According to the latest data from on-chain monitoring resource Glassnode, exchange BTC reserves are at an all-time low.
Everyone wants BTC
In a telling depiction of investor strategy, exchange reserves have plummeted in recent months — and have continued dropping despite mixed price action.
Hodlers, it seems, want to hodl rather than trade or sell, even at all-time highs above $60,000.
At Coinbase, the largest U.S. exchange by volume, BTC stocks have crashed by nearly $8 billion at current prices, or 150,000 BTC, since January.
A favorite venue for largescale institutional buyers, Coinbase underscores persisting appetite for Bitcoin, Cointelegraph previously reporting on large tranches of BTC leaving its books for cold storage.

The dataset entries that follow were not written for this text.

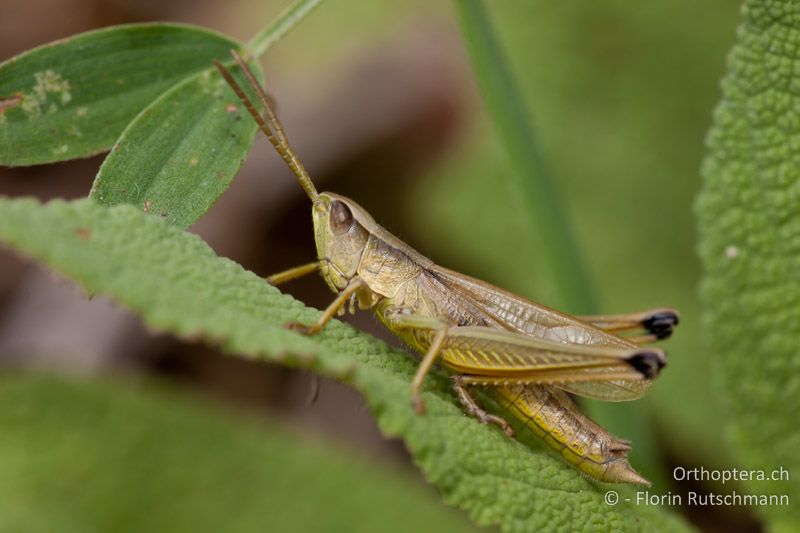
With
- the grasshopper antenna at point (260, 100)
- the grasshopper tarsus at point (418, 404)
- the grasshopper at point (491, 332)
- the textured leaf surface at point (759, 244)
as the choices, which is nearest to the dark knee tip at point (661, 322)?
the grasshopper at point (491, 332)

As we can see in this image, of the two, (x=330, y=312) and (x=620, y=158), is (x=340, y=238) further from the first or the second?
(x=620, y=158)

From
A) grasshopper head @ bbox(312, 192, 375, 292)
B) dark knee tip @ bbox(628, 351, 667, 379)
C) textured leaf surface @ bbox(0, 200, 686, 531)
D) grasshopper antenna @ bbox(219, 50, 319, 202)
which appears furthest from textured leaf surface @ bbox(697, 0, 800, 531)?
grasshopper antenna @ bbox(219, 50, 319, 202)

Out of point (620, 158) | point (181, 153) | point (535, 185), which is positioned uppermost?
point (620, 158)

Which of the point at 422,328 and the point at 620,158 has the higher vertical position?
the point at 620,158

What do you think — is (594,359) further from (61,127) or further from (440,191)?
(440,191)

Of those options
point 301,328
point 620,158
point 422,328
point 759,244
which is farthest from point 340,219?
point 620,158

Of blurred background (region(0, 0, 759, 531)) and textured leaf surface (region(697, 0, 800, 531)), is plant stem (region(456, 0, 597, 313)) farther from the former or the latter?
blurred background (region(0, 0, 759, 531))

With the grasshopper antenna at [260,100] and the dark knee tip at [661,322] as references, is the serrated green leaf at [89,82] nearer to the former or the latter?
the grasshopper antenna at [260,100]
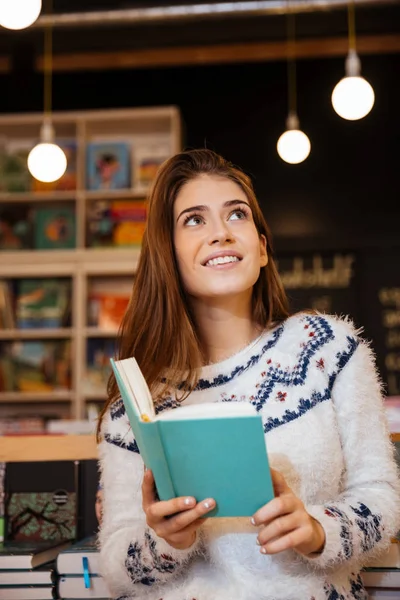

“IMO what’s happening is US institutions and HNWI are scooping up the available coins from weak hands and locking it up as strong HODLers in response to monetary inflation,” statistician Willy Woo commented last week.
“Coinbase BTC supply dropping off a cliff suggests US institutional buying there.”
Woo added that these “strong” hands had been buying up the supply put on the market during every price correction over the past year, with “insanely bullish” results.
GBTC faces unlocking at 14% discount
For asset manager Grayscale, however, conditions remained mixed as its signature Grayscale Bitcoin Trust ($GBTC) traded at a 14% discount to spot price this week.
Near-record highs, the discount in the “GBTC premium” is likely down to liquidity unlocking for those who bought shares six months ago.
At that time, a GBTC share cost around $11.17, equating to a positive premium of around 12% over spot price. Now, even with the negative premium, a share is $44.50.
Grayscale faces stiff competition from new institutional investment vehicles, with NYDIG this week slashing fees as Morgan Stanley prepares to offer one of its funds to its own investors.